Among the incidents tracked by Haddad and her colleagues was a series of attacks on Al Heisha village in Raqqa governorate on November 8th, which reportedly left as many as 24 civilians dead. In that case, both the Coalition and the SDF – were blamed. In daily reporting for November 7th-8th and November 8th-9th, the Coalition reported two strikes near “Ar Raqqah.”

On the same day – November 8th – between two and five civilians, possibly including two children, were reportedly killed in Al Kalta village.

On November 19th, between 8 and 11 civilians were killed in Bia’as village in an incident that the Coalition has confirmed to Airwars is now under investigation. Width Abdullah (pictured) was among the dead. A similar pattern of heavy casualties from reported airstrikes continued into the next month.
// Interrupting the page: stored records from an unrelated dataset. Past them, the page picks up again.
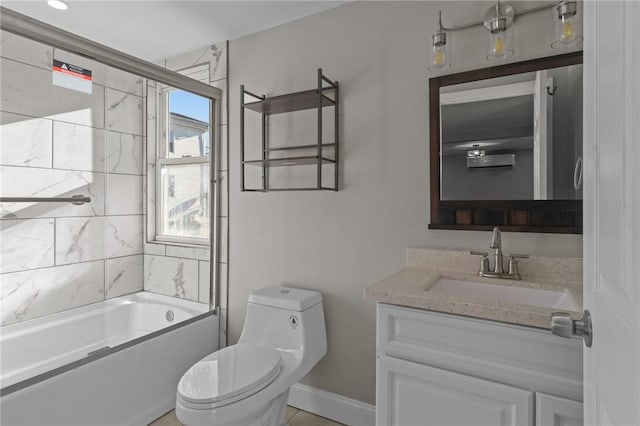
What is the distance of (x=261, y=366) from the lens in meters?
1.59

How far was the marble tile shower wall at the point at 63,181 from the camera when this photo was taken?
161cm

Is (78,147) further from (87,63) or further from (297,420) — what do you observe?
(297,420)

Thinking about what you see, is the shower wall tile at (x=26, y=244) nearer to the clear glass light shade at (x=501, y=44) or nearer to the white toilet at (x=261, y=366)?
the white toilet at (x=261, y=366)

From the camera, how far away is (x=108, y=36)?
2.30 meters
Fadel Abdul Ghani, director of the Syrian Network for Human Rights, points to an incident on December 9th, at a time when SDF forces were able to reach Ja’bar Castle near the city of al Tabaqa. “International forces launched raids to support the progress of the Syrian Democratic Forces and caused dozens of civilian casualties,” Mr Abdul Ghani told Airwars. “The most prominent incident was the bombing of the village of Ma’yezila in northern Raqqa, which is under the control of Daesh – killing 22 civilians, including six children and six women.”

Asked why he thought there was such a lack of international media coverage of the toll inflicted by the anti-ISIL campaign at Raqqa, Mr Abdul Ghani said: “The justification is always there – Daesh.”

In 2017, heavy Coalition strikes have continued. On January 6th, another raid northeast of Tabaqa reportedly claimed the lives of at least eight civilians. The Syrian Observatory for Human rights reported that “the death toll is expected to rise because there are some people in a critical situation.”

“The Al-Swidiyyeh massacre is considered the first massacre against civilians carried out by warplanes of the coalition during the year 2017,” said the Observatory.

Donald Trump, inaugurated as US President on January 20th, has promised to “bomb the hell out of ISIS” – making defeat of the terror group a key goal. If the Trump campaign is to match or increase the intensity of the last months of the Obama administration, the civilian toll will only grow.